Data for processing: Begin

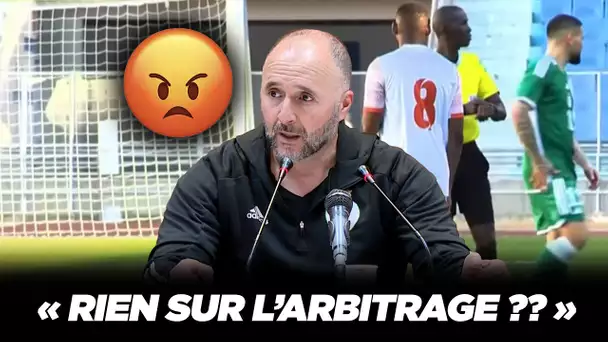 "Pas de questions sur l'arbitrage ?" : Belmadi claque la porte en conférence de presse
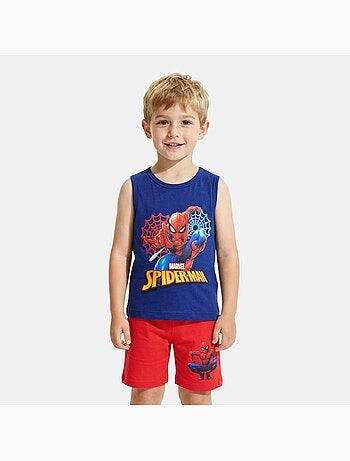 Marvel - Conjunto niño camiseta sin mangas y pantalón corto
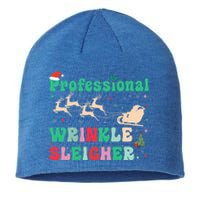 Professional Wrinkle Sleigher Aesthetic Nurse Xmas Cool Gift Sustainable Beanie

Data for processing: End
Data for processing: Begin

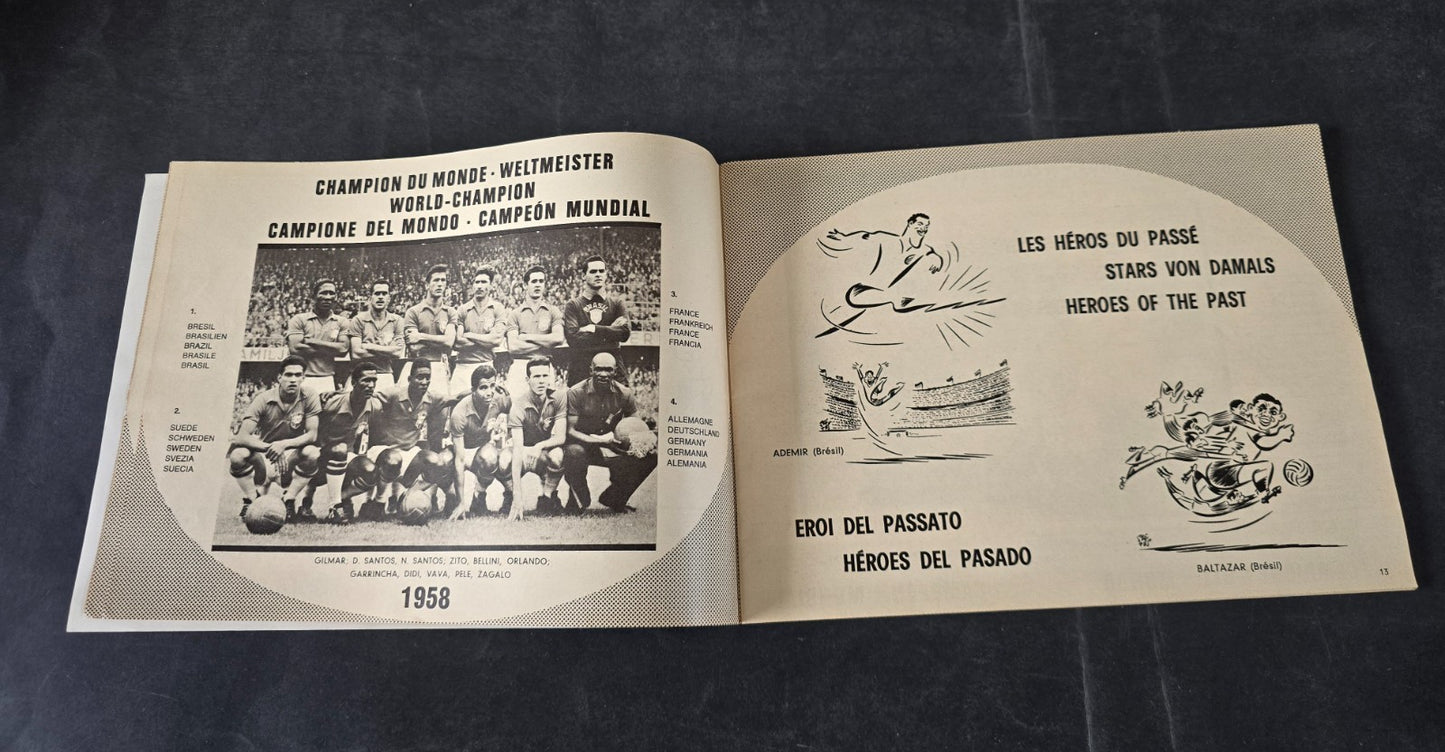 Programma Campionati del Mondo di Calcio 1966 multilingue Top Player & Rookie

Data for processing: End
Data for processing: Begin

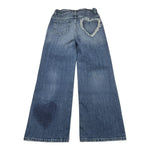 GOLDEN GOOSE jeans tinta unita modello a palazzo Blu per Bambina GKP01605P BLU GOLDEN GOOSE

Data for processing: End

▶ _Work instructions_:
Would you set down only the lines above from the line with "conférence de presse" to the line with "Professional Wrinkle Sleigher", both included, exactly as they stand and without the pictures?

▶ _Task answer_:
 "Pas de questions sur l'arbitrage ?" : Belmadi claque la porte en conférence de presse
 Marvel - Conjunto niño camiseta sin mangas y pantalón corto
 Professional Wrinkle Sleigher Aesthetic Nurse Xmas Cool Gift Sustainable Beanie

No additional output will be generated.